Advertising initiatives include offering businesses ways to find new customers through ads on Facebook and Instagram, which could be counted as revenue for WhatsApp.

The company also will market financial services like digital banking and money transfers in emerging markets where both literacy and underbanking are widespread problems.

But if the Indian court battle doesn’t go WhatsApp’s way, a big chunk of the company’s future revenue will be in doubt. And if WhatsApp decides acquiesce to the Indian government’s position, that might irrevocably damage trust in the brand’s privacy DNA, which is already shaky due to perceptions of data-sharing with Facebook.

Cathcart insists there’s a middle path here—that it’s possible both to have secure encryption for users and to assist law enforcement. He says the company is more than willing to work with law enforcement if it’s done through proper legal channels in accordance with human rights standards.

As an example, Cathcart says that WhatsApp doesn’t see individual messages, but it has a reporting mechanism for users to report suspicious activity.

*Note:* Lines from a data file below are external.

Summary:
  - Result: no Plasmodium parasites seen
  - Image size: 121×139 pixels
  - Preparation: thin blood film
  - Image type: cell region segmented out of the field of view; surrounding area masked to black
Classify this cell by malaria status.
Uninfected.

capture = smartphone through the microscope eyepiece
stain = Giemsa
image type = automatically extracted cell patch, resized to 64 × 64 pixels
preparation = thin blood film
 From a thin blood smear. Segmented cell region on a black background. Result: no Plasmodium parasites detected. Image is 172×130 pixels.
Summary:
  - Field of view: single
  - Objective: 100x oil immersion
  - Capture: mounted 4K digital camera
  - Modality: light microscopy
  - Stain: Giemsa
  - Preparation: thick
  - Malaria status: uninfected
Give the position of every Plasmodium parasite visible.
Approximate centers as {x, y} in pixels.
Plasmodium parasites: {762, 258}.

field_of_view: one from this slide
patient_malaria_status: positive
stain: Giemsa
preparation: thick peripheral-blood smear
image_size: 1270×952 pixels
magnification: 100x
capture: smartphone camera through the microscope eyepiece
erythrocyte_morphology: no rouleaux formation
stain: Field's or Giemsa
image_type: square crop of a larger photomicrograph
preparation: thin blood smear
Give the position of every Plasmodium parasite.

Content moderators can look at some metadata, group names and patterns of behaviour that might be indicative of criminal and inauthentic activity. They’ve also added a Google button to encourage users to factcheck information.

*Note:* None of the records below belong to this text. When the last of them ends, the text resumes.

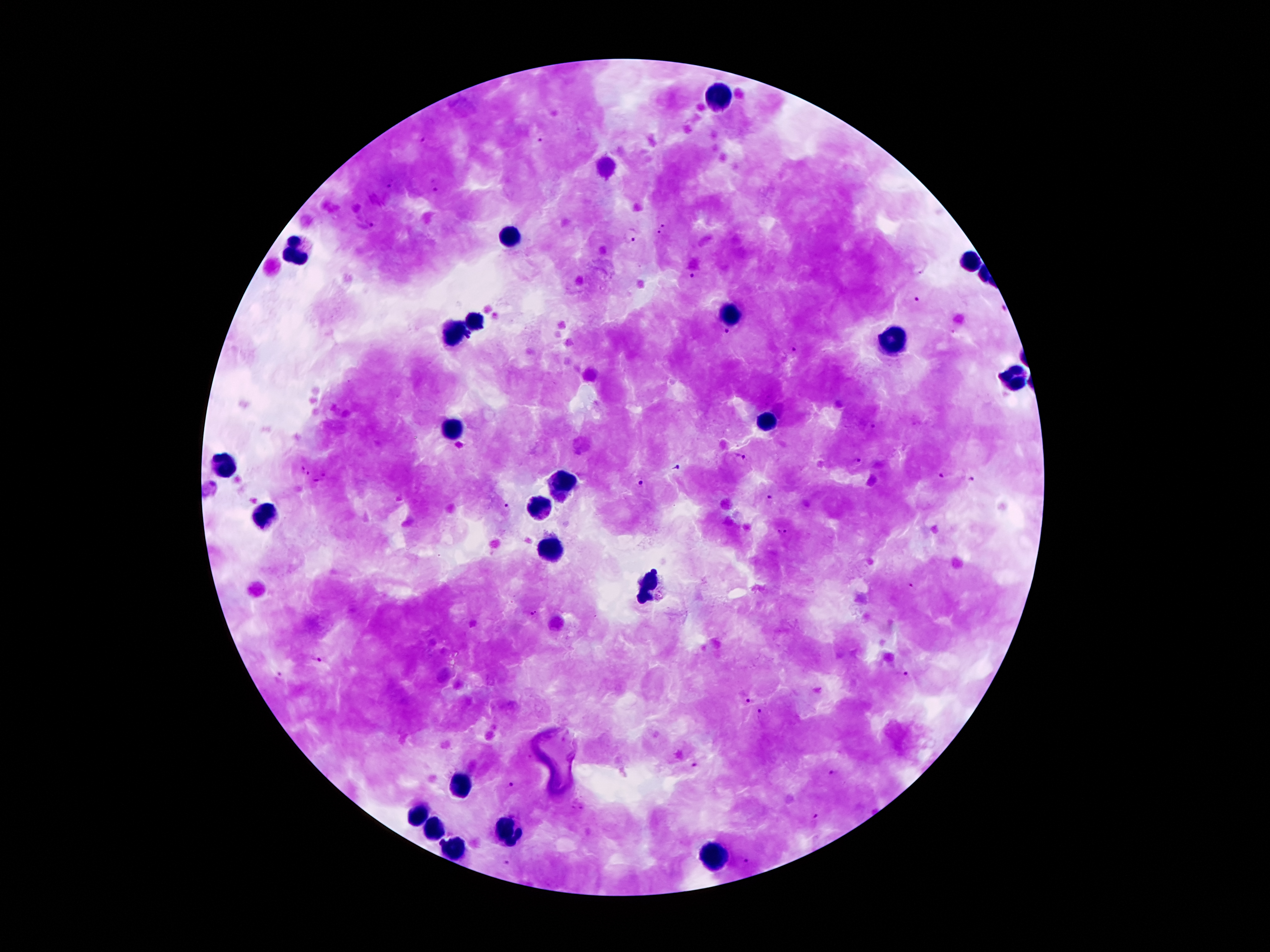

Approximate centers as {x, y} in pixels.
Plasmodium parasites: {421, 138}, {541, 138}, {387, 184}, {435, 187}, {666, 219}, {372, 224}, {659, 236}, {631, 238}, {691, 277}, {918, 300}, {1002, 307}, {726, 333}, {791, 349}, {871, 426}, {739, 459}, {857, 461}, {675, 468}, {305, 469}, {945, 476}, {972, 481}, {642, 483}, {770, 497}, {505, 506}, {784, 532}, {913, 585}, {535, 614}, {316, 659}, {904, 674}, {278, 675}, {746, 698}, {760, 714}, {694, 764}, {833, 773}, {510, 785}, {814, 818}, {508, 861}, {748, 862}.

Leukocyte locations: {722, 96}, {513, 232}, {296, 250}, {966, 262}, {730, 314}, {474, 322}, {456, 332}, {898, 344}, {1015, 376}, {769, 421}, {454, 429}, {224, 465}, {560, 487}, {538, 508}, {265, 517}, {552, 549}, {650, 584}, {458, 785}, {415, 814}, {433, 827}, {509, 832}, {453, 849}, {716, 854}. Photographed through the microscope eyepiece with a smartphone camera. Image is 1270×952 pixels. Patient malaria status: infected with Plasmodium falciparum. 100x magnification. Thick blood film. Giemsa-stained preparation. One field from this slide.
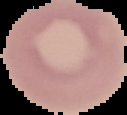
Summary:
  - Image size: 127×115 pixels
  - Image type: segmented cell region on a black background
  - Preparation: thin blood film
  - Malaria status: uninfected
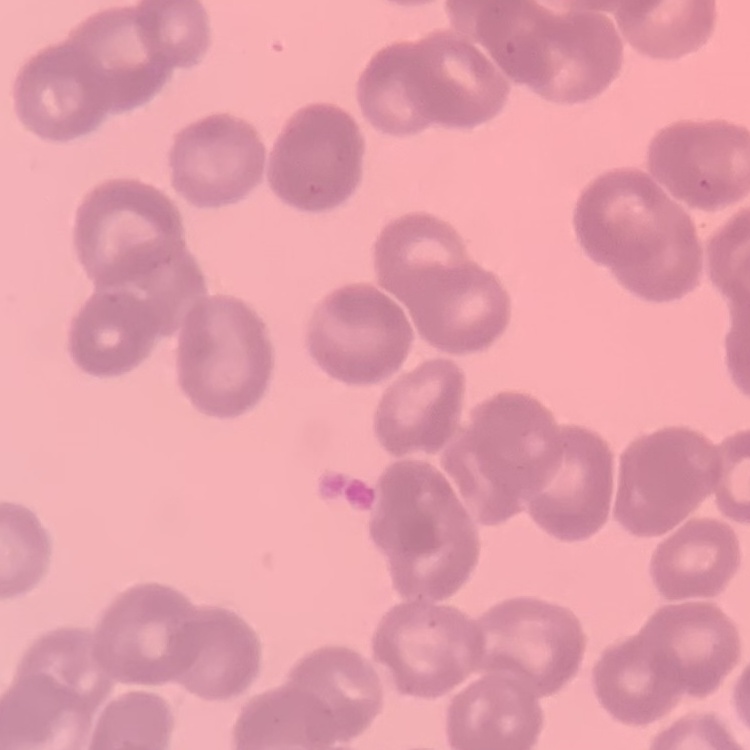

Summary:
  - Red blood cell morphology: rouleaux formation
  - Image type: square crop of a larger photomicrograph
  - Preparation: thin blood smear
  - Stain: Field's or Giemsa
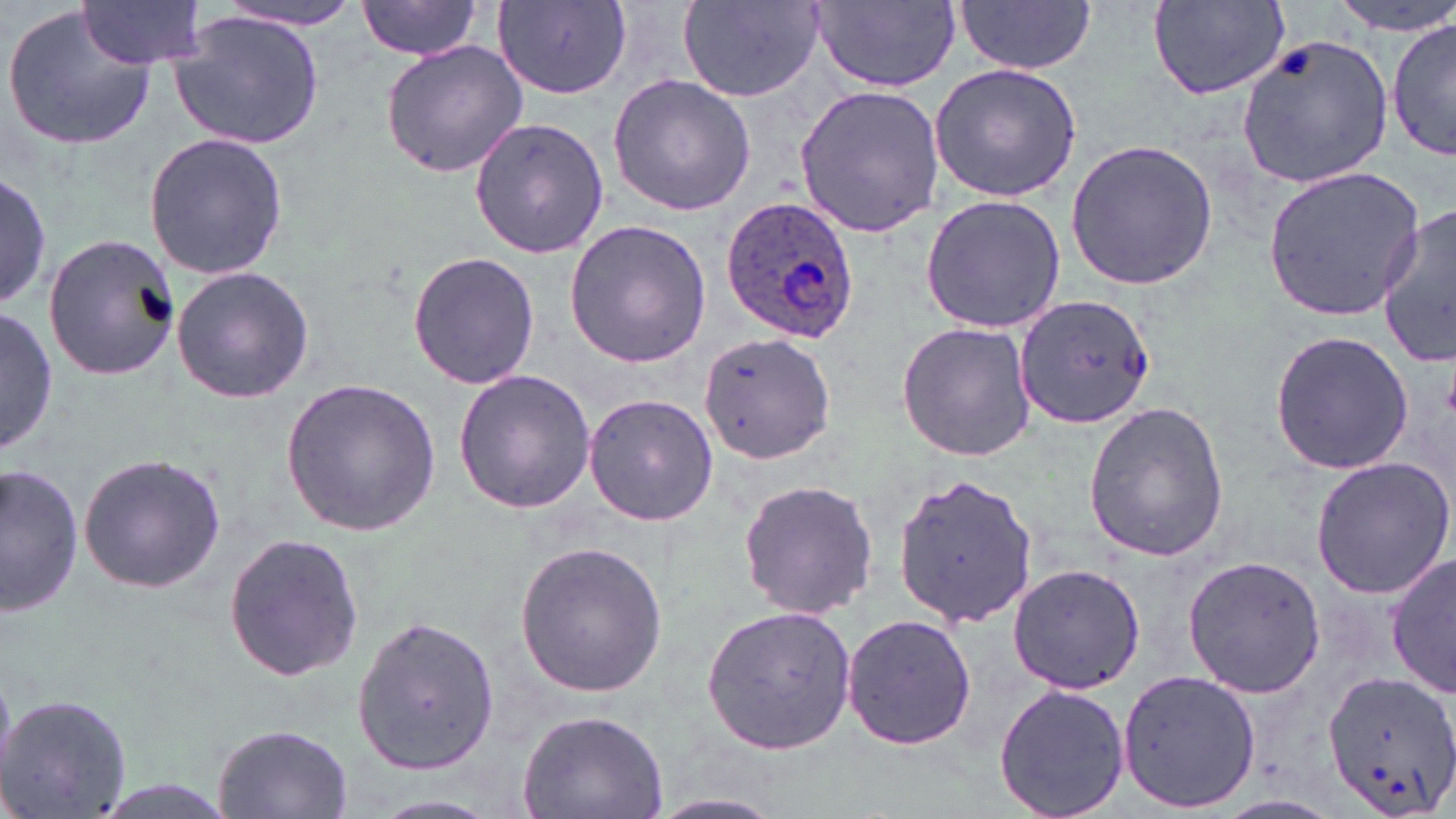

Another avenue for countering misinformation and disinformation is through changing the design of the product. One change that WhatsApp made in 2018 after vigilante killings in India was to adjust the forwarding settings so that content could only be forwarded once, limiting the speed at which harmful messages could be spread. But presumably this also works to limit pro-democracy messaging too.

Cathcart says these measures have seen large decreases in forwarding across the WhatsApp system. He also points to the company’s recent partnering with Brazil’s election systems, on things like factchecking and shutting down fake accounts. Again, working with governments is key, says Cathcart, as are government-run public awareness campaigns on disinformation.

But his broader message for law enforcement is that encryption protects the internet. Just like in physical spaces, there should be a limit to how much law enforcement can do in cyberspace to solve crimes. For example, in an age of increasingly smart homes, police shouldn’t be able to get into your living room whenever they want; a warrant should be required, like it is in the physical world. Breaking encryption might help solve some crimes, but it will make us less safe overall.